Ahmad Hillis is seen by the mainstream Fatah members as an arch- rival of the president’s national security adviser, Muhammad Dahlan, who is also from the Gaza Strip.
In a press conference in Gaza on 18 June, broadcast on Doha- based Al-Jazeera TV, Hillis said: “A serious investigation must be conducted so that those who made mistakes can be held accountable.” He said both Abbas and Dahlan should be included in any inquiry.
Hillis was sidelined by Abbas earlier this year for calling for dialogue with Hamas instead of head-on conflict. Many loyalists of secular Fatah regard Hillis a Hamas ally.
“Hillis did not fight and is trying to win dividends from what happened in Gaza to impose himself as the leader,” an unnamed Abbas loyalist in the West Bank told news agencies when asked for reaction to the call for an investigation. However, Hillis is respected by many of Fatah’s armed splinter groups.
Hillis said Hamas had now closed all doors to dialogue with Fatah. “Let the Hamas-led authority collapse. Let the ministries collapse,” said Hillis. “This era will not last long.”
More divisions
Earlier, the Palestinian Ma’an News Agency website on 18 June carried details of another call by a number of Fatah figures in Gaza calling for the trial of Muhammad Dahlan.
The group called for a trial of all the “leading figures” whom they considered responsible for the fall of Fatah in Gaza, starting with Dahlan, whom they said “must receive the maximum punishment”.

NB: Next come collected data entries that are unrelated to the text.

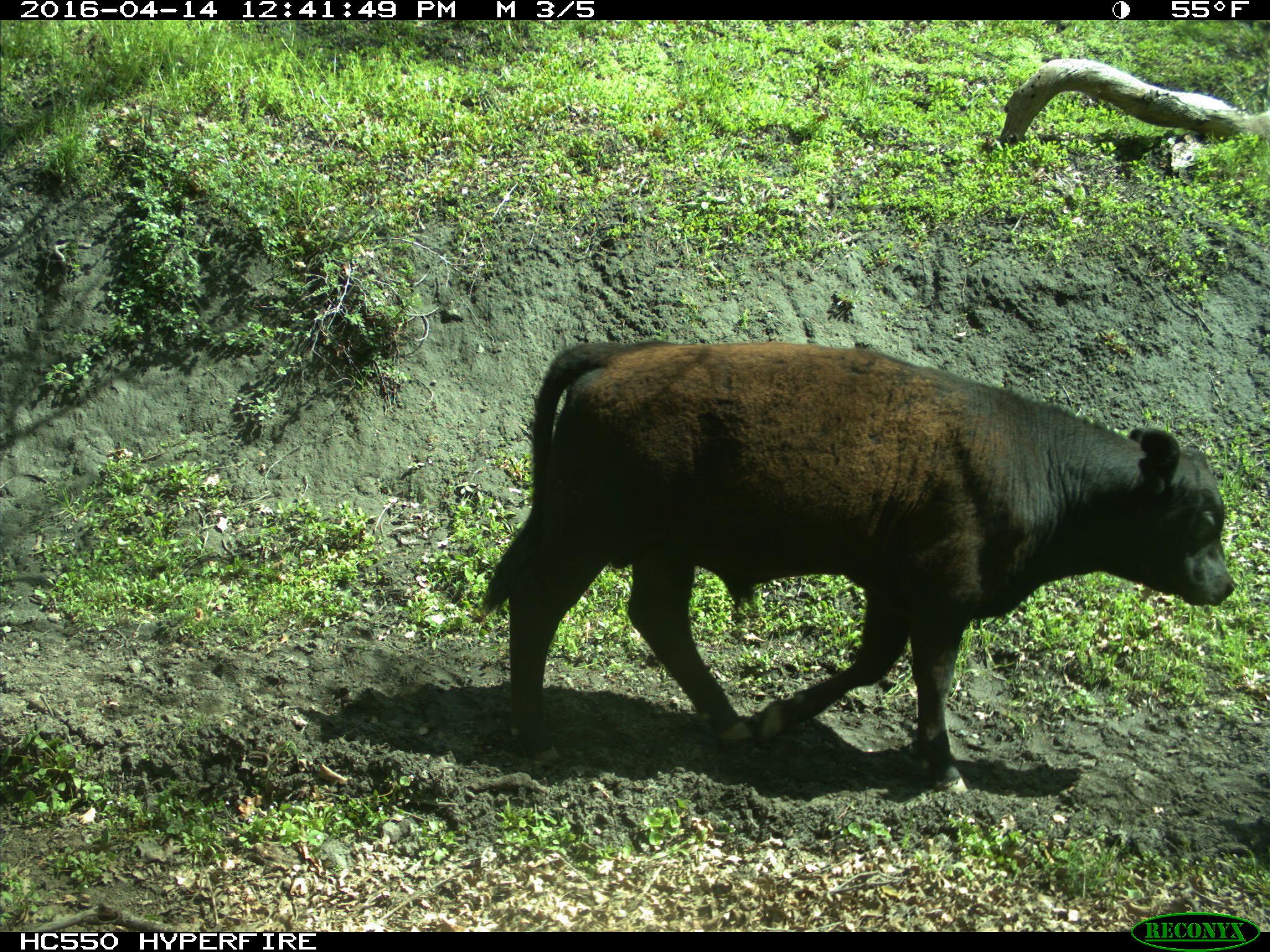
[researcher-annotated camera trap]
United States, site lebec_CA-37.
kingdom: Animalia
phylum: Chordata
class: Mammalia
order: Artiodactyla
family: Bovidae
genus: Bos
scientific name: Bos taurus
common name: domestic cow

Prominent leader and former Fatah secretary in the Gaza Strip, Husam Udwan, appealed to fellow Fatah leader Ahmad Hillis “to take the initiative and begin forming an emergency committee in order to protect the Fatah Movement.”
Udwan warned that the same “mutiny trend”, which led to the fall of Fatah in Gaza, could spread to the West Bank. He appealed for the “dismissal of everyone who exhibits that trend before it is too late,” according to the Ma’an website.

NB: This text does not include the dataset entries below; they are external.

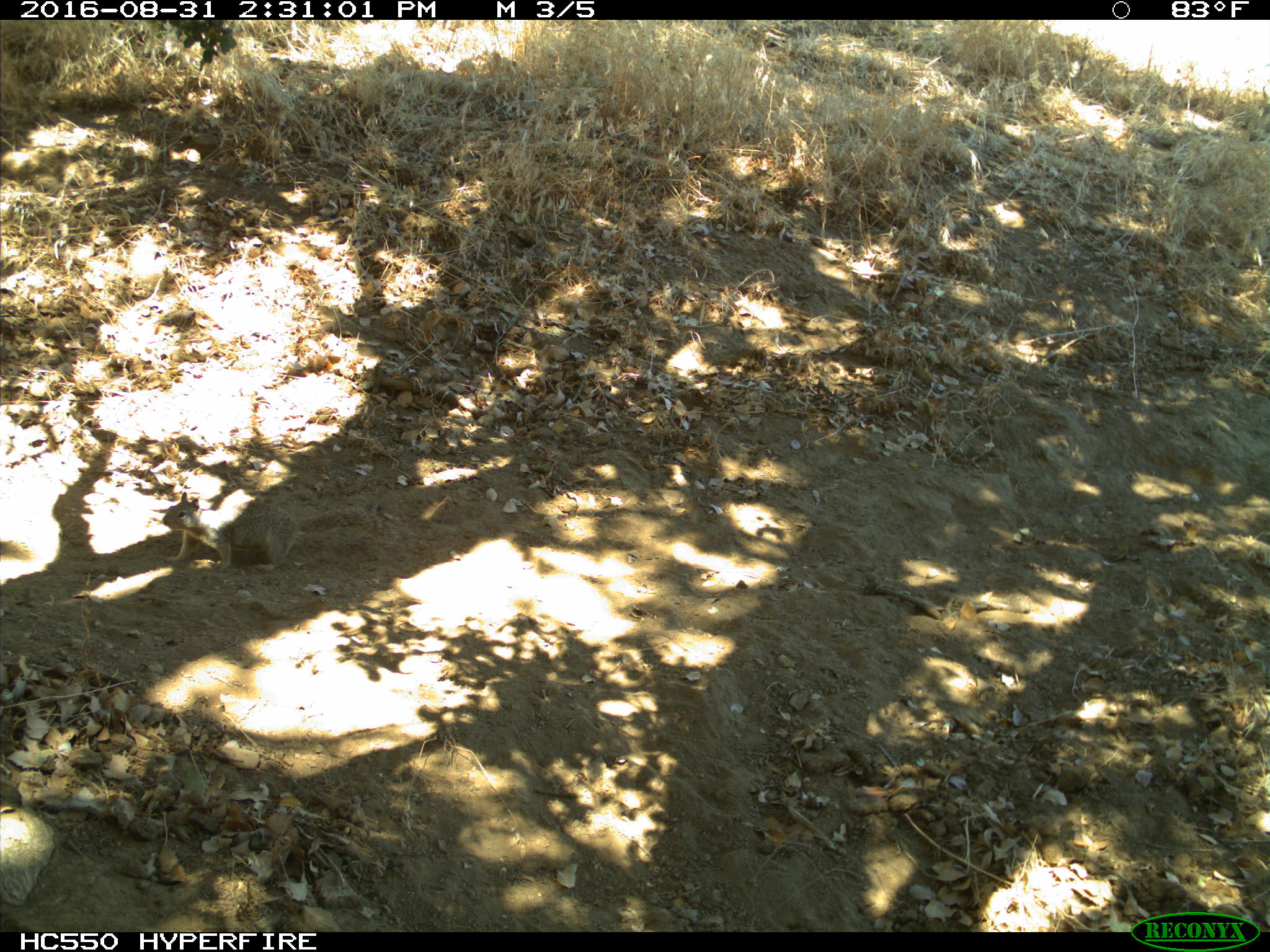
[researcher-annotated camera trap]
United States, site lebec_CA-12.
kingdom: Animalia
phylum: Chordata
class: Mammalia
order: Rodentia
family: Sciuridae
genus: Otospermophilus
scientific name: Otospermophilus beecheyi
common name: california ground squirrel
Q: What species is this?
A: Otospermophilus beecheyi (california ground squirrel).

“All those Fatah members present affirmed that the only unchangeable Palestinian principle is resistance against occupation,” Ma’an reported.
In response, mainstream Fatah leader Samir Mashharawi said “I believe this was a forestalled step by a group which betrayed Fatah years ago and was attached to Hamas, so they are a Hamas-of-Fatah or a Fatah-of-Hamas and any decent Fatah member cannot say what they said about the movement.”
Dahlan Reaction
From his refuge in the West Bank, Fatah strongman, Muhammad Dahlan has challenged Hamas to provide for the impoverished strip from his refuge in the West Bank.

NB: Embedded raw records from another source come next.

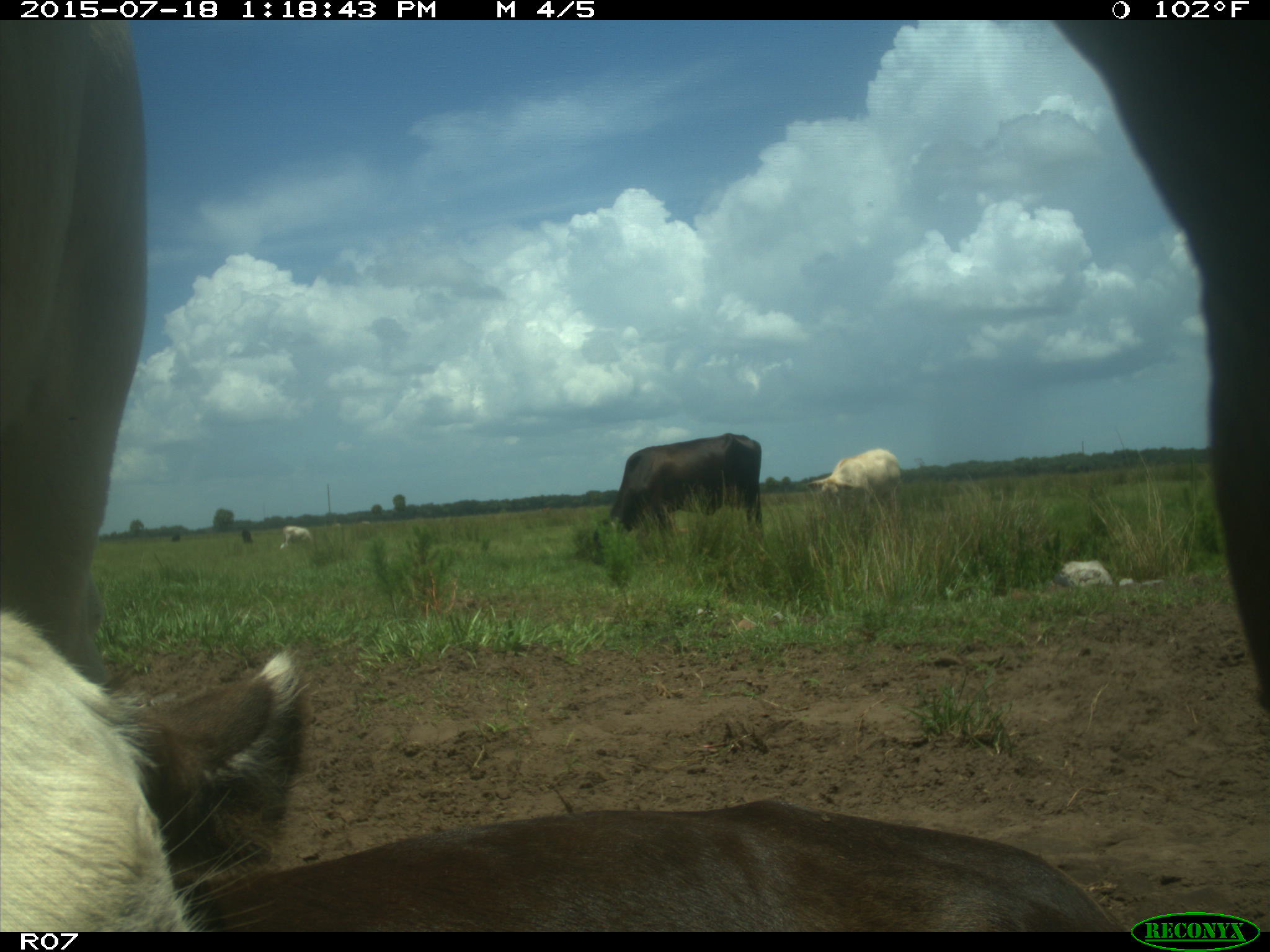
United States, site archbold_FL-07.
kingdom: Animalia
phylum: Chordata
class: Mammalia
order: Artiodactyla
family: Bovidae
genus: Bos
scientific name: Bos taurus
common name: domestic cow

Dahlan had moved to the West Bank political capital of Ramallah after Hamas trounced pro-Fatah security forces in a five-day battle that ended last week.
In an interview with the Dubai-based Al-Arabiya satellite channel, on 17 June, he justified the poor performance of the pro- Fatah security men, who outnumbered Hamas fighters by thousands, explaining they were “exhausted and destroyed” following years of Israeli-Palestinian violence, and unprepared for war with Hamas.
Dahlan, currently a security adviser to Abbas, was Fatah’s hope to crush Hamas. But during the fighting, he was in Egypt and not in Gaza.
During the battles, Hamas quickly seized Gaza’s security compounds. Many pro-Fatah fighters surrendered after Hamas’s decisive victory against their colleagues.
Many Fatah loyalists said they felt betrayed by Dahlan for not personally leading the battle against Hamas.
“Gaza is now under Hamas’s responsibility, and it has to provide for it. It has all the legal, moral and political responsibility for what could happen in Gaza,” Dahlan said.
Dahlan defiantly taunted Hamas from his Ramallah refuge.
“Let Hamas provide solutions and declare a historic empire, and call it what it wishes. It has to pay the political price.”
Dahlan’s house was looted and burnt during the fighting. Hamas blames Dahlan for provoking bitter infighting with rival group Fatah, and accuses him of overseeing the crackdown and torture of its members when he oversaw Gaza’s security years ago.